How does a KDM work, and how can it go wrong?

Although some aspects of running a cinema have gotten simpler over the years, fixing some issues has come to require a higher level of technical know-how. The digital half of 'digital cinema' might seem daunting, but the principles that govern whether a piece of content is going to play back successfully are simple enough once you understand them. That's why we created our guide to troubleshooting KDM errors.

Click here to download it and learn all about how a KDM works, and what the most common causes of show-stopping errors are.

So what is a KDM?

A KDM (Key Delivery Message) is a small file generated by content mastering facilities (like Deluxe Technicolor Digital Cinema for example) and then sent to cinemas to unlock their content for playback.
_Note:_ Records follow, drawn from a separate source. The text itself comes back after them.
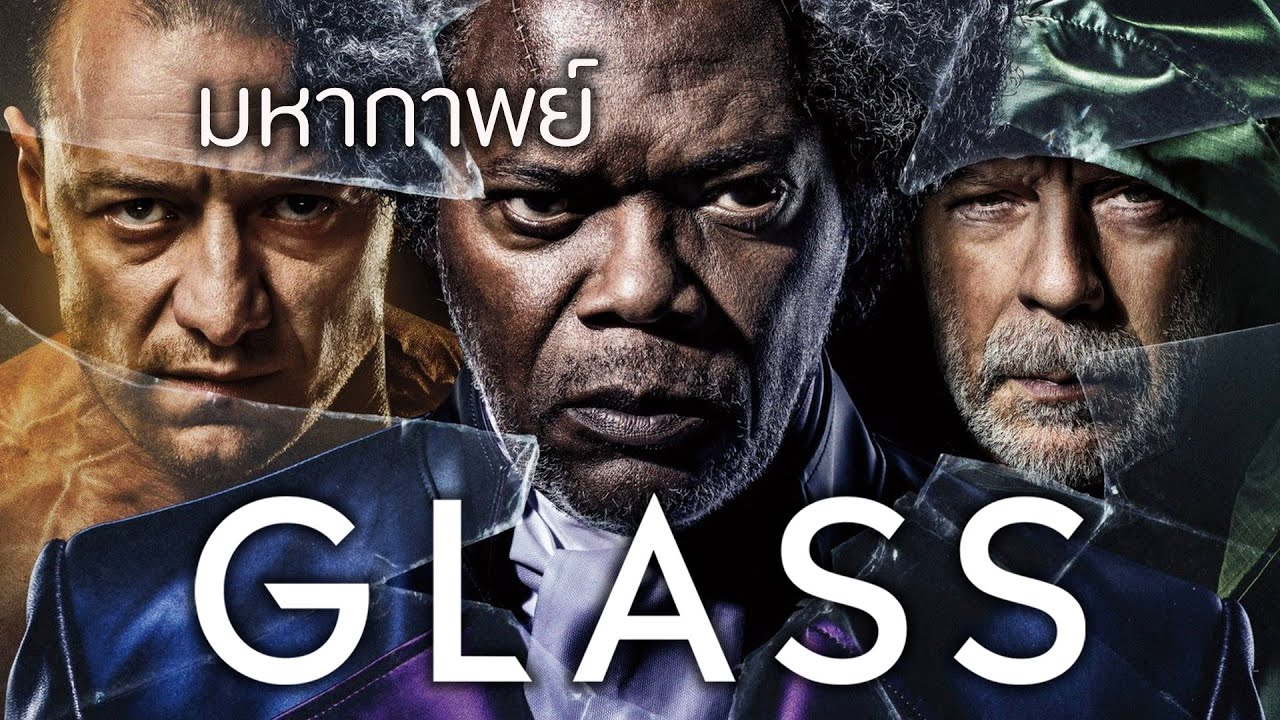 มหากาพย์ Glass คนเหนือมนุษย์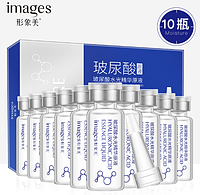 Набор сывороток Images Hyaluronic Acid Essence (10 штук)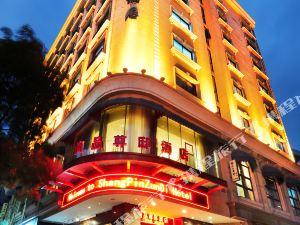 溫州尚品尊邸酒店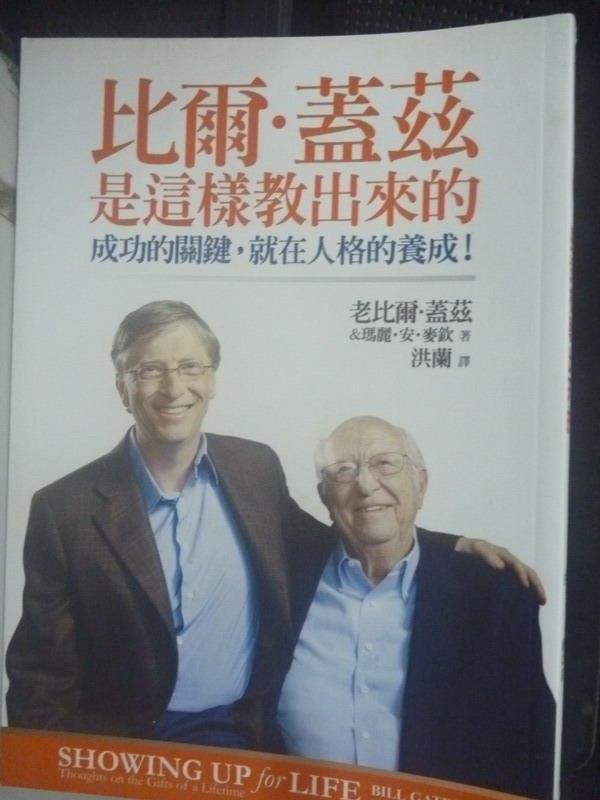 【書寶二手書T4/親子_LMS】比爾.蓋茲是這樣教出來的_洪蘭, 老比爾.蓋茲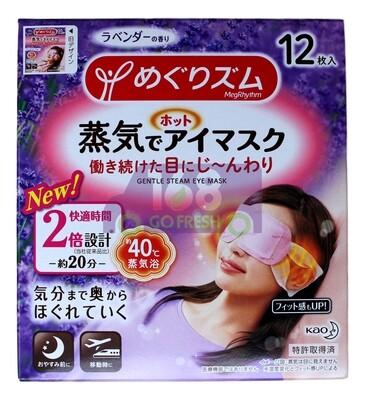 KAO MEGURISM Steam Eye Mask - Lavender12 Pieces日本KAO花王加热式蒸汽眼罩 -缓解疲劳去黑眼圈 #薰衣草12片装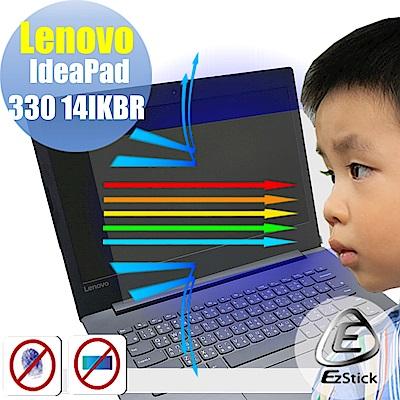 EZstick Lenovo IdeaPad 330 14 IKBR 防藍光螢幕貼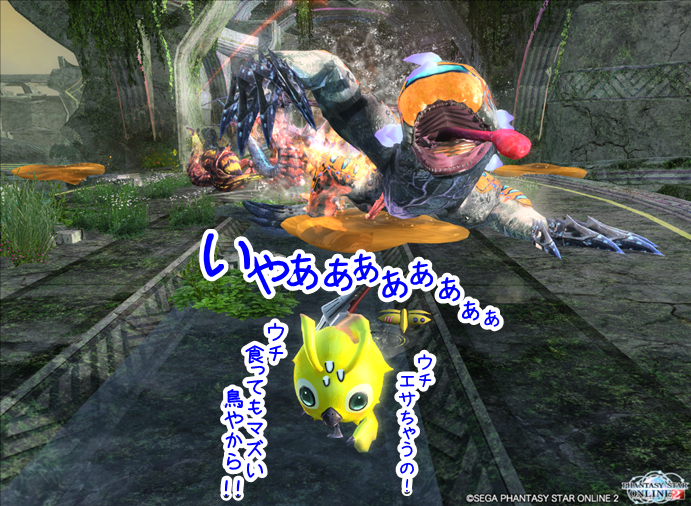 pso20141011_080905_063.png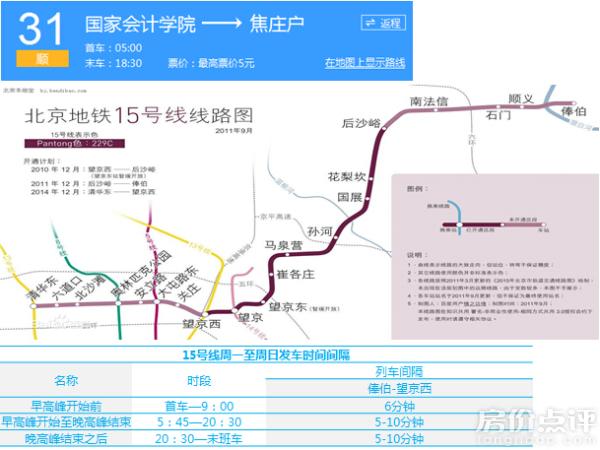 坐1号线地铁如何换乘15号线线路图图片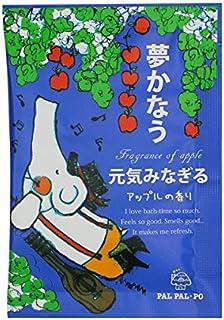 入浴剤 パルパルポー 「アップルの香り」 30個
They have been around since 2006 in one form or another, and are currently in a format called 'SMPTE Modified Transitional 1'.


Why use KDMs?

Film studios go to great lengths to prevent the creation of unlicensed versions of their content and also want to ensure that cinemas are upholding their screening agreements. In light of the threat of digital piracy, when studios send digital content to cinemas, they encrypt it as a DCP (Digital Cinema Package) so that it could only be played exactly where they wanted it to be. KDM’s were created to decrypt these DCPs for playback of one specific piece of content at one screen over a pre-determined period of time. 

 

How does a KDM prevent unauthorised screenings?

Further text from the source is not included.